Dice el autor que en su adolescencia “llegué a pensar con angustia que era marica. Se lo conté a mi papá con el ánimo transido de miedo y de vergüenza, y él me contestó sonriendo con mucha tranquilidad, que era pronto para saberlo definitivamente, que tenía que esperar a tener más experiencia del mundo y de las cosas… porque uno no debía contradecir a la naturaleza con la que hubiera nacido, fuera la que fuera, y ser homosexual o heterosexual era lo mismo que ser diestro o zurdo, sólo que los zurdos eran un poco menos numerosos…”.
Agrega el autor: “Desde eso, además, no les temo tampoco a mis deseos más oscuros, y si he sentido después impulsos de atracción por objetos prohibidos, como la mujer del prójimo, por ejemplo, o por mujeres mucho menores que yo, o por las novias de mis amigos, no he vivido esas infracciones como un tormento, sino como las peticiones tercas, pero ciegas e inocentes en el fondo, de la máquina del cuerpo, que deben controlarse o no según el daño que se pueda hacer a los demás y a uno mismo”.
De otro tema. “… por fortuna (a su papá) ya no lo estaban persiguiendo en la universidad por comunista, sino si mucho por reaccionario, porque todos los felices, para los comunistas, eran en esencia reaccionarios, debido a que lo eran en medio de infelices y desposeídos”.
Reflexiona Abad Faciolince: “Cuando uno lleva por dentro una tristeza sin límites, morirse ya no es grave.
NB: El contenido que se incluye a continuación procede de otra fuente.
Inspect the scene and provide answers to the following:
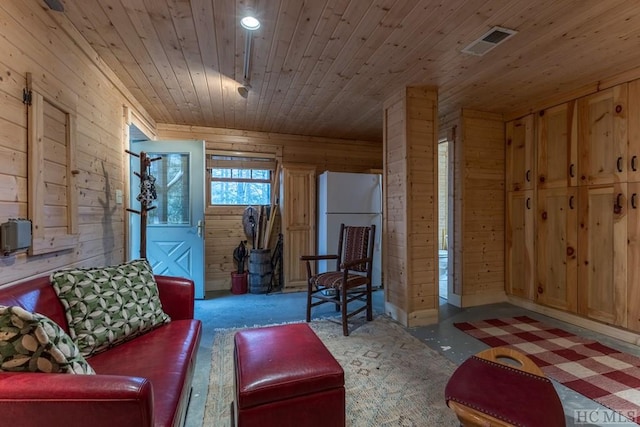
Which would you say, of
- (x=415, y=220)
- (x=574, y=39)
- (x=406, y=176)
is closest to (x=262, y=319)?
(x=415, y=220)

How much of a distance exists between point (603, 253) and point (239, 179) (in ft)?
14.0

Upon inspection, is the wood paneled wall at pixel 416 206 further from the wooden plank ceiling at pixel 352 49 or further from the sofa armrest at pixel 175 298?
the sofa armrest at pixel 175 298

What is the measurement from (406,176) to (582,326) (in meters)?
2.22

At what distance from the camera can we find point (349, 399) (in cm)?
180

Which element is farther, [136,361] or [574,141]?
[574,141]

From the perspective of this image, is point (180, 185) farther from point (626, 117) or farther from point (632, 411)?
point (626, 117)

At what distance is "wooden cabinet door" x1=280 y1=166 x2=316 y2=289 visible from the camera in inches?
173

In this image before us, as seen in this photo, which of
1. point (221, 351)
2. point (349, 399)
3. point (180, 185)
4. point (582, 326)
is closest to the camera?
point (349, 399)

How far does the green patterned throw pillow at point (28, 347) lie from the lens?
36.3 inches

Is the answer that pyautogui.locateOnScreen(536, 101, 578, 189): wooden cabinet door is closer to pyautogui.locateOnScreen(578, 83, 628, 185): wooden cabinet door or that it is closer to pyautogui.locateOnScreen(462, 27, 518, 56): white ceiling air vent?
pyautogui.locateOnScreen(578, 83, 628, 185): wooden cabinet door

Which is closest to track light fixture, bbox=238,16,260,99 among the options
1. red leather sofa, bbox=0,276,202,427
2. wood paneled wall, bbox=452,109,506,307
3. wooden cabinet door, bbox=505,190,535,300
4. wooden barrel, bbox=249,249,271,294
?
red leather sofa, bbox=0,276,202,427

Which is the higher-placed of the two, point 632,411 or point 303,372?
point 303,372

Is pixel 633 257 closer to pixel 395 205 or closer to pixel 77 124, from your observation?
pixel 395 205

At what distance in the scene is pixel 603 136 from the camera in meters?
2.81
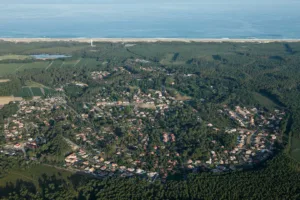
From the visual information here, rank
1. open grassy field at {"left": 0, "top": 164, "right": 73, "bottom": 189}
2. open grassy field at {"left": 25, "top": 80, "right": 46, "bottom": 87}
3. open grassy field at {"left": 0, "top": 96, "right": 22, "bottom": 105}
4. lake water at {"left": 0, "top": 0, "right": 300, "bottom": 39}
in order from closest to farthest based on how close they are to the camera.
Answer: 1. open grassy field at {"left": 0, "top": 164, "right": 73, "bottom": 189}
2. open grassy field at {"left": 0, "top": 96, "right": 22, "bottom": 105}
3. open grassy field at {"left": 25, "top": 80, "right": 46, "bottom": 87}
4. lake water at {"left": 0, "top": 0, "right": 300, "bottom": 39}

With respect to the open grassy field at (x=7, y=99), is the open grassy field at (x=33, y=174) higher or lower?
lower

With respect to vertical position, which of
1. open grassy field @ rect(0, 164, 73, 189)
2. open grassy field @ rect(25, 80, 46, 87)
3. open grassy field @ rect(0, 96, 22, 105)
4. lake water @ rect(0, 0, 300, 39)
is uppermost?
lake water @ rect(0, 0, 300, 39)

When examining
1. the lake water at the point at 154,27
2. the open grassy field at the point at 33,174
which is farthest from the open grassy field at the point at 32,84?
the lake water at the point at 154,27

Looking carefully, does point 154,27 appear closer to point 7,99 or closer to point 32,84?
point 32,84

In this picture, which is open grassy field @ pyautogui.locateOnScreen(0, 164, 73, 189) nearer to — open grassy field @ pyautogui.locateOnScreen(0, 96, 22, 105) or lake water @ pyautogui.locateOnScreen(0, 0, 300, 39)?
open grassy field @ pyautogui.locateOnScreen(0, 96, 22, 105)

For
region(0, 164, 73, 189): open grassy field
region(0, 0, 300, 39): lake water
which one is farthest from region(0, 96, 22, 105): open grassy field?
region(0, 0, 300, 39): lake water

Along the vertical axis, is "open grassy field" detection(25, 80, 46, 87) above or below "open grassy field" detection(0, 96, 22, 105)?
above

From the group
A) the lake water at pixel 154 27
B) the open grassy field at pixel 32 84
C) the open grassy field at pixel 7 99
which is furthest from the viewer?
the lake water at pixel 154 27

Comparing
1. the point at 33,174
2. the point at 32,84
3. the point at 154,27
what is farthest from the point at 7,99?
the point at 154,27

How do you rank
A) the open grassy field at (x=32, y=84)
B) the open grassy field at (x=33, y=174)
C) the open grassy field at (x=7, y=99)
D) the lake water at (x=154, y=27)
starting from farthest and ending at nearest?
the lake water at (x=154, y=27) → the open grassy field at (x=32, y=84) → the open grassy field at (x=7, y=99) → the open grassy field at (x=33, y=174)

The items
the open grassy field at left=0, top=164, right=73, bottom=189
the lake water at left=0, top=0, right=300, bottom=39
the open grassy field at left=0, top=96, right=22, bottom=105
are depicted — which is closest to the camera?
the open grassy field at left=0, top=164, right=73, bottom=189

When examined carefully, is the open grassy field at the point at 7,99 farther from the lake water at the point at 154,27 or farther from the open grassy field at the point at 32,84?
the lake water at the point at 154,27

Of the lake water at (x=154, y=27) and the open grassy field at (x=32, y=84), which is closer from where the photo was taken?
the open grassy field at (x=32, y=84)

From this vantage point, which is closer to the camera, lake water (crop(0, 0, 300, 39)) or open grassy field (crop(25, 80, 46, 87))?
open grassy field (crop(25, 80, 46, 87))
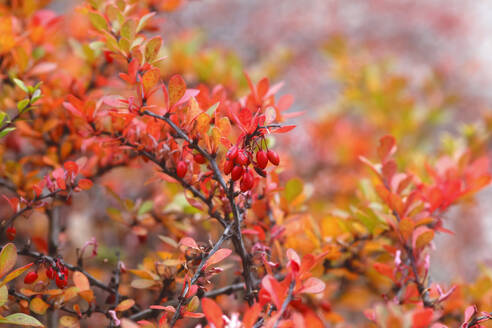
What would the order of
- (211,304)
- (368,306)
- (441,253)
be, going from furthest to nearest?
(441,253), (368,306), (211,304)

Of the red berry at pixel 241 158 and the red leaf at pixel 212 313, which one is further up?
the red berry at pixel 241 158

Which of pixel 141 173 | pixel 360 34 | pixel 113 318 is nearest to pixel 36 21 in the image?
pixel 113 318

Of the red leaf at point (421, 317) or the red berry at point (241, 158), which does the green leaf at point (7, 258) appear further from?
the red leaf at point (421, 317)

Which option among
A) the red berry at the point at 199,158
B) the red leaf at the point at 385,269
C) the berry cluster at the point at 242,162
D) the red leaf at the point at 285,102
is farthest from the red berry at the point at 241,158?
the red leaf at the point at 385,269

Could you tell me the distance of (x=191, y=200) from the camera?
0.73 m

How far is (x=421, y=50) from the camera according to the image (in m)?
4.10

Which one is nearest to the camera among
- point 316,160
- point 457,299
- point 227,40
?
point 457,299

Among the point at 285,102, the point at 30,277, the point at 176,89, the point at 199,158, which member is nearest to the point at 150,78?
the point at 176,89

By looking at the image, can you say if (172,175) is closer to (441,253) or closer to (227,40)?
(441,253)

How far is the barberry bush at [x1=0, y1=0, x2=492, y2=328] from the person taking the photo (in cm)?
62

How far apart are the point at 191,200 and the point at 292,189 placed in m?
0.28

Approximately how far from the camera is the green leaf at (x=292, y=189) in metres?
0.92

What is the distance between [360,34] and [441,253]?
2.90 m

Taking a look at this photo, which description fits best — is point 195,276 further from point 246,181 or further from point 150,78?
point 150,78
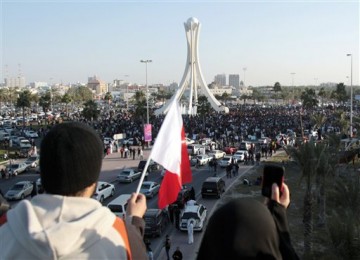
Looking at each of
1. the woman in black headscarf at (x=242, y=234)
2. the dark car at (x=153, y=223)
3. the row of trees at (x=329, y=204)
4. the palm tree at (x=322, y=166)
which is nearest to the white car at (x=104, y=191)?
the dark car at (x=153, y=223)

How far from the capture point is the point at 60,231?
170 cm

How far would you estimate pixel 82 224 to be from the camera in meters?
1.74

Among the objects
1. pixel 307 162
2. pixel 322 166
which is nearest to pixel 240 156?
pixel 322 166

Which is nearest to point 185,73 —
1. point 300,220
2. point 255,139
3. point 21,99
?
point 21,99

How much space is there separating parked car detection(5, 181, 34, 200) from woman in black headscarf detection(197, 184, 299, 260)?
21.0m

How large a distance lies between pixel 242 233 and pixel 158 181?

Aunque uno no se quiera suicidar, o no sea capaz de levantar la mano contra sí mismo, la opción de hacerse matar por otro, y por una causa justa, se vuelve más atractiva si se ha perdido la alegría de vivir”.
En el entierro, dijo un gran amigo del doctor en el discurso junto a la sepultura: “El apego de Héctor Abad Gómez a la idea altamente humanista del credo liberal, lo había hecho flexible y tolerante cuando en Colombia ya sólo queda sitio para los fanáticos”.
Dice el autor, en otras páginas: “Es posible que todo esto no sirva para nada; ninguna palabra podrá resucitarlo, la historia de su vida y de su muerte no le dará nuevo aliento a sus huesos, no va a recuperar sus carcajadas (…), pero de todas formas yo necesito contarla. Sus asesinos siguen libres, cada día son más y más poderosos, y mis manos no pueden combatirlos. Solamente mis dedos, hundiendo una tecla tras otra, pueden decir la verdad y declarar la injusticia. Uso su misma arma: las palabras. ¿Para qué? (…) Para alargar su recuerdo un poco más, antes de que llegue el olvido definitivo”.